What sensitive data can be leaked? All types. From confidential information about the company to customer data or source code of your applications. In one case, a manager copied and pasted the company’s 2023 strategy document into ChatGPT and asked him to create a PowerPoint presentation. In another, a doctor entered a patient’s name and health status, and asked ChatGPT to draft a letter to the patient’s insurance company.

Telling everything to ChatGPT. For these experts, the danger is real and will increase. “There’s been a big data migration from cloud to cloud, and the next big change is going to be data migration to these generative applications,” said Howard Ting, CEO of Cyberhaven.

The companies begin to react. Some companies have already recognized the problem and are beginning to take action.

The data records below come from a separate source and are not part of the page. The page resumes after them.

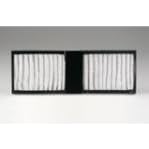 Click here to buy BAPF1500CS Bionaire Electrete Filter by Bionaire.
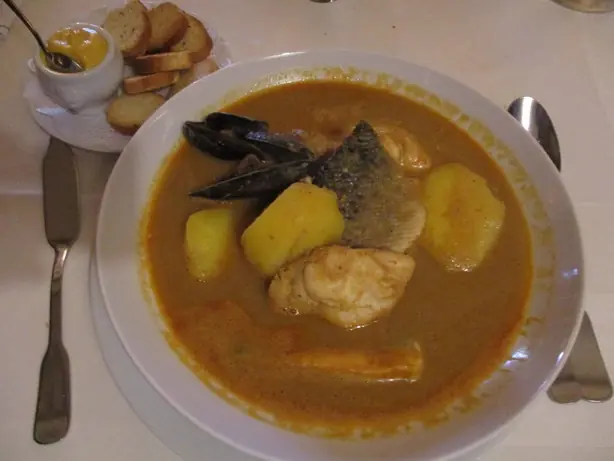 Cook Snap von kochcode-team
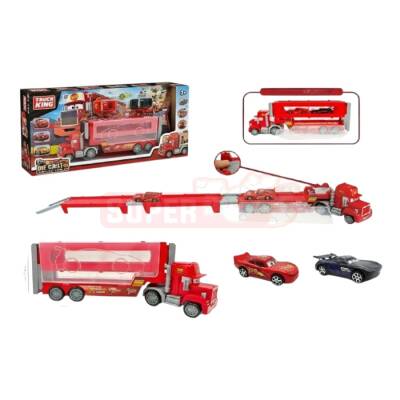 Makvin Maşındaşıyan 374-162 - 1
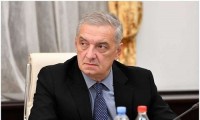 გიორგი ვოლსკი: ინფორმაციის ძალიან დიდი ნაწილი, რაც საზოგადოებას სხვადასხვაგვარად მიეწოდა იყო დეზინფორმაცია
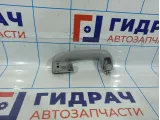 Ручка внутренняя потолочная задняя левая Hyundai Solaris 2 85340-M0200-TTX.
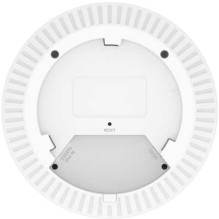 Tp-Link Omada EAP720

JPMorgan has restricted the use of ChatGPT, and others like Amazon, Microsoft—what an irony—and Wal-Mart have posted notices for their employees: be careful how you use generative AI services.

ChatGPT doesn’t know how to keep secrets. The problem is that if someone gives ChatGPT sensitive data, the engine doesn’t know that it is. Cybersecurity experts warn of a new type of attacks called “training data extraction” or “machine learning inference exfiltration” which basically achieve get confidential information out of him to ChatGPT.

and this goes to more. The presentation yesterday of Microsoft 365 Copilot will only boost the use of these systems with business data, and although in Redmond they assured that privacy and the protection of confidential data is guaranteed in these environments, more and more workers will end up using these and other systems to help them in their work. That, whether the companies want it or not, can represent a potential threat. One that they will have to try to avoid at all costs.